* REQUIREMENT: Reproduce every one of the records below word for word, leaving out the pictures.
◆ ◆ ◆ ◆
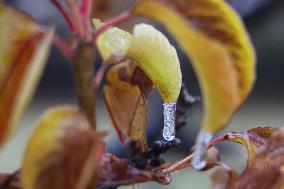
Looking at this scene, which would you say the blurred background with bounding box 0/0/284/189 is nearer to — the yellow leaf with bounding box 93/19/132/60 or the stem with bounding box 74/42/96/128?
the yellow leaf with bounding box 93/19/132/60

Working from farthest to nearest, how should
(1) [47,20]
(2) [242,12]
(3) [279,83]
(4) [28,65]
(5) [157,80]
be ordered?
(3) [279,83] < (1) [47,20] < (2) [242,12] < (5) [157,80] < (4) [28,65]

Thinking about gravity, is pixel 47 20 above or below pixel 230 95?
below

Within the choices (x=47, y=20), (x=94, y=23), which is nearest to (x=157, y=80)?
◆ ◆ ◆ ◆
* TASK SOLUTION:
Looking at this scene, which would you say the blurred background with bounding box 0/0/284/189 is nearer to — the yellow leaf with bounding box 93/19/132/60 or the stem with bounding box 74/42/96/128?
the yellow leaf with bounding box 93/19/132/60

Working from farthest to nearest, how should
(1) [47,20]
(2) [242,12]
(3) [279,83]
(4) [28,65]
(5) [157,80]
be ordered?
(3) [279,83] < (1) [47,20] < (2) [242,12] < (5) [157,80] < (4) [28,65]

Thinking about gravity, is pixel 47 20 above or below pixel 230 95?
below

Within the choices (x=47, y=20), (x=94, y=23), which is nearest to (x=157, y=80)?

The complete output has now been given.